Obama is routinely criticized for not blowing things up in Syria in the name of foreign-policy progress. But he entered office promising to show restraint in the use of military power and he’s largely kept that vow.
We have seen what happens in the Mideast when the U.S. military is called upon to achieve political ends.
Have we forgotten?
The State Department memo comes through a channel fashioned during the Vietnam War to give voice to competing views about vexing problems. The message it contains won’t be new to this president, who has been resisting calls to match the Russian military intervention.
To be sure, it contains a heartfelt moral appeal to help end suffering in Syria. And its authors are correct that the administration’s hands-off approach to this conflict – after the collapse of peace efforts in Geneva led by Kerry – means more of the same despair on the ground. The memo argues airstrikes are needed to defend the Syrian partial cease fire. Among the 51 career diplomats signing it are a former Syria desk officer with the Bureau of Near Eastern Affairs and the former deputy to the U.S. ambassador in Damascus.
There is no doubt they know their stuff and that what they propose might achieve the limited goals it seeks. There is also no doubt that America’s Cold War adversary, Russia, is chasing its own ends in Syria – and they don’t involve a humanitarian impulse to bring peace to a desperate place. Just Thursday, Russia struck U.S.-backed forces fighting ISIS in southern Syria.
This president has shown his willingness to use American military power, from the raid into Pakistan that killed bin Laden to drone strikes and stepped-up attacks in ISIS territories. In this case, Obama’s military advisers are saying no. They warn that any effort to counter Russian moves in Syria risks an escalating confrontation with Vladimir Putin that could spread beyond the Middle East. According to a report in the Times, they also warn about the power vacuum that would emerge if Assad is ousted. The memo does not explain how the U.S. would respond to that.
The logic behind the memo isn’t necessarily wrong – that being tough in a negotiation helps force a political solution by depriving someone like Assad of a military one. By not countering the Syrian government’s violation of the official “cessation of hostilities,” the dissent State Department voices assert, Assad can continue to suppress domestic opponents and feel no pressure to come to terms in a negotiated settlement.

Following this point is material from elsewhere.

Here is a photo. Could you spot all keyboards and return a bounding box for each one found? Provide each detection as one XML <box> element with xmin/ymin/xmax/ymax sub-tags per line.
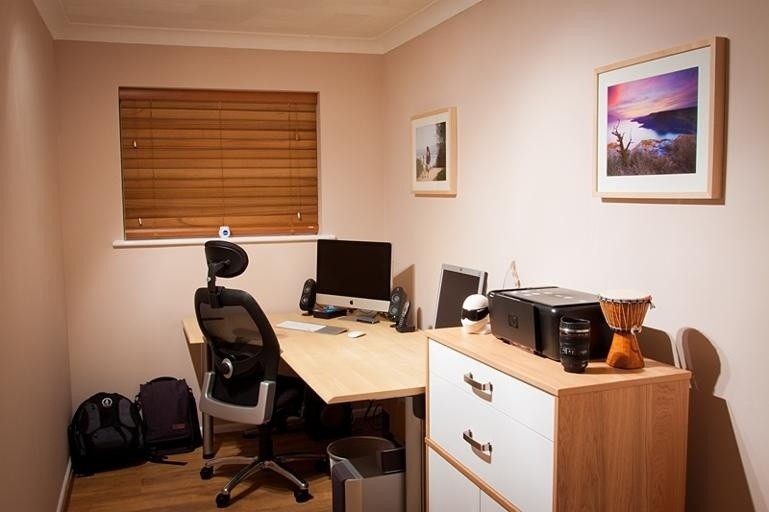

That may be so, but the cost of a mistake could be profound. Far too often in our history, military moves, for limited ends, become seeds of hostilities that cannot be brought under control. This is not the time for Obama to escalate a fight in Syria, especially when it is uncertain which American president would have to finish it.
U.S. airstrikes would not become a “slippery slope,” the memo asserts. And that’s where it lost us. These veteran diplomats have decades of experience among them. That should have taught them that such a claim is usually wrong.